If squatters are given a sense of security of their tenure, their neighbourhoods become as good as any other neighbourhood. It may be a lot cheaper to live in a slum, but there is a different level of community interaction, a way of life, that is threatened whenever a resettlement project is discussed. Redevelopment in future, while providing for every facility of urban life, must ensure also a way of retaining networks of support that already exist among slum dwellers.

References

Bavadam, Lyla (1998): ‘A Controversial Scheme’, Frontline, Volume 15, Number 18, August 29-September 11.
Burra, Sundar (2001): ‘Resettlement and Rehabilitation of the Urban Poor: the Mumbai Urban Transport Project, A Case Study’, September, www.sparcindia.org.

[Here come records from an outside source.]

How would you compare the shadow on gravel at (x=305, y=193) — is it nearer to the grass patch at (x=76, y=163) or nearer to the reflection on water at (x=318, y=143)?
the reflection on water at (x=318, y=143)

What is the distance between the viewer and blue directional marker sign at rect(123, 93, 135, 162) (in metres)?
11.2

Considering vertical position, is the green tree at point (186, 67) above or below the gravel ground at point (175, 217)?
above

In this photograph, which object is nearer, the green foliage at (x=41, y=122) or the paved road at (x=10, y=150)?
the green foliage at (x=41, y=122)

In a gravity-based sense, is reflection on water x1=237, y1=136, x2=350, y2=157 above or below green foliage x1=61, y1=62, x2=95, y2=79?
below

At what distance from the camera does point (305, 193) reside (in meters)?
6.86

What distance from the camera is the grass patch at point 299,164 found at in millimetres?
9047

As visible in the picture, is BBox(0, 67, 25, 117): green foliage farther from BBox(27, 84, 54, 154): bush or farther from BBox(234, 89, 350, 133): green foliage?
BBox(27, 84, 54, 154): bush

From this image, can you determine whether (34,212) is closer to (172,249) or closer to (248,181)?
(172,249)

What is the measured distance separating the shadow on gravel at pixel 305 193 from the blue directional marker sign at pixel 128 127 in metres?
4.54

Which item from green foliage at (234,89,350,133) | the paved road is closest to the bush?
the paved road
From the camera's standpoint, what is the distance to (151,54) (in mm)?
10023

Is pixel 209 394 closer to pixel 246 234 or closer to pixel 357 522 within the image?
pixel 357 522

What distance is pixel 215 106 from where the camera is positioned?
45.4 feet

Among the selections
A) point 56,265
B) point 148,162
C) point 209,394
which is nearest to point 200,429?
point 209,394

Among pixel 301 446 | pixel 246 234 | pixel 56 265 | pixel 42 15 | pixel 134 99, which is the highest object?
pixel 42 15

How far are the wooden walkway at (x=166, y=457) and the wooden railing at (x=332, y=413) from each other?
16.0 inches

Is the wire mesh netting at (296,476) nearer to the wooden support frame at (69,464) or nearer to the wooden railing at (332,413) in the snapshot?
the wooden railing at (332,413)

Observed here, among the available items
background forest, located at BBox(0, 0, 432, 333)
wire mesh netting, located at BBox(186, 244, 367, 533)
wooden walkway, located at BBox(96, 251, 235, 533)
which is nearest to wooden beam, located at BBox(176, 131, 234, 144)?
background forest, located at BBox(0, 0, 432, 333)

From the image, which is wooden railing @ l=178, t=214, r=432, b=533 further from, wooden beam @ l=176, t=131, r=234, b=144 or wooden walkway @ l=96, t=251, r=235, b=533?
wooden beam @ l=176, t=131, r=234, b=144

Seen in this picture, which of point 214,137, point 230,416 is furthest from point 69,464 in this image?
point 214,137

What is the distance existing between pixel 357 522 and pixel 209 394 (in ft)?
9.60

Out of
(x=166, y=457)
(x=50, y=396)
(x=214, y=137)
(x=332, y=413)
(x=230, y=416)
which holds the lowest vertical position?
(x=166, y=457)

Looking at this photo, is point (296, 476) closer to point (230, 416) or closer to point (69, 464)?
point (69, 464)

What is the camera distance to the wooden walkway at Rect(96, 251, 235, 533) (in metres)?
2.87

– (2003): ‘Changing the Rules: Guidelines for the Revision of Regulations for Urban Upgrading’, www.sparcindia.org
Katakam, Anupama (2003): ‘A Blueprint for Mumbai’, Frontline, Volume 20, Number 24, November 22-December 05.
Patel, Sheela, Celine d’Cruz and Sundar Burra (2002): ‘Beyond Evictions in a Global City: People-Managed Resettlement in Mumbai’, Environment and Urbanisation, Volume 14, Number 1, April.
Ramanathan, Usha (2002): ‘Of Judicial Power’, Frontline, Volume 19, Number 06, March 16-29.